The new cache entry uses the TTL from the current request’s X-OpenRouter-Cache-TTL header, the preset cache_ttl_seconds, or the default (300 seconds), following the standard precedence rules.

Billing

Cache hits are free. No tokens are consumed and all billable usage counters are reported as 0. For chat completions and Responses endpoints, usage.prompt_tokens, usage.completion_tokens, and usage.total_tokens are zeroed. For the Embeddings endpoint, usage.prompt_tokens and usage.total_tokens are zeroed (completion_tokens is not present in embeddings responses). For the Anthropic Messages endpoint, usage.input_tokens and usage.output_tokens are zeroed. You are only billed for the original request that populates the cache (a cache MISS).

Cache hits do not count toward provider rate limits since the request never reaches a provider.

Limitations

  • Disabled for account-level Zero Data Retention (ZDR): Response caching is not available when account-level ZDR is enforced, since caching requires temporarily storing response data. Per-request provider.zdr does not affect cache eligibility.
  • Concurrent identical requests: If two identical requests arrive before the first response is cached, both result in a MISS. See Concurrent Requests.
  • Cache eviction: Cached responses may be evicted before TTL expiry under memory pressure. There is no limit on the number of entries you can cache, but eviction under pressure means entries are not guaranteed to survive their full TTL.

Data Retention

Cached responses are stored in edge infrastructure, retained only for the TTL duration, and automatically evicted upon expiry. Cached data is accessible only via the API key that triggered the caching–no other key, account, or organization can retrieve it. Cached data is not used for training or shared with third parties.

Use Cases

Agent Workflows

When an agent workflow fails partway through, you can resume from the point of failure without re-running and re-paying for identical earlier requests.
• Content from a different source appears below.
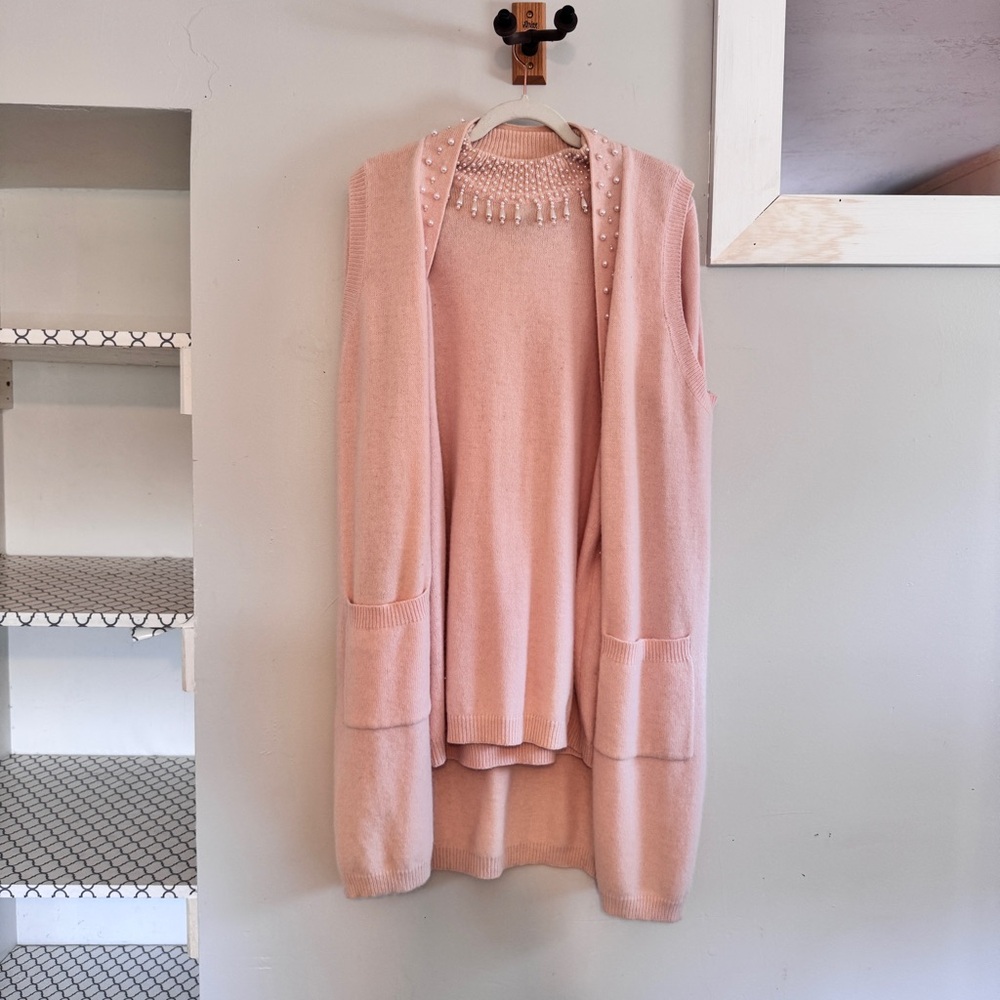 Pink Knit Cardigan 3-piece w/ Embellished Collar. Lambs Wool & Angora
Enable caching at the start of the workflow and all prior steps return immediately from cache on retry.

Unit Testing

Get repeatable responses for your test suite. After the initial run populates the cache, subsequent identical requests return the same cached response every time at zero cost. For deterministic first-run results, use temperature: 0 or a fixed seed.
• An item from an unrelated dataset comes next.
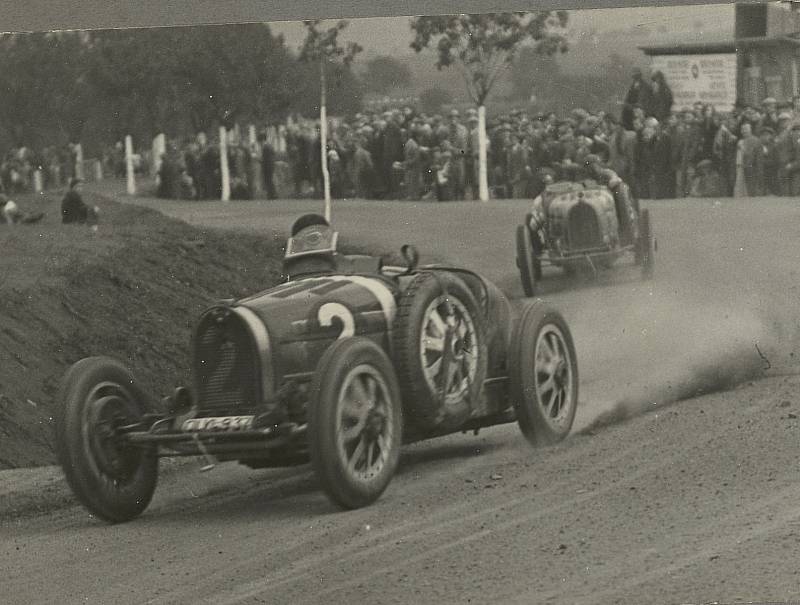 Na startu premiérového závodu na Masarykově okruhu nechyběl 28. září 1930 ani český pilot Jiří Lobkowicz v Bugatti (na snímku vepředu). Foto: archiv Automotodromu Brno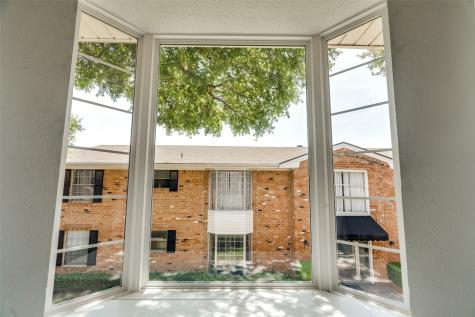 6021 Sandhurst Lane Dallas TX 75206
Repeated Identical Requests

If your application makes the same request multiple times (same model, same messages, same parameters), caching ensures only the first call hits the provider. Subsequent identical calls return immediately from cache at zero cost.

Monitoring Cache Effectiveness

Cache hit and miss status is visible in your Activity log. Each cached request appears as a separate entry with a cache indicator, and you can filter the log to show only cached or non-cached requests. Every cache hit receives its own unique generation ID, so you can track individual cached responses independently.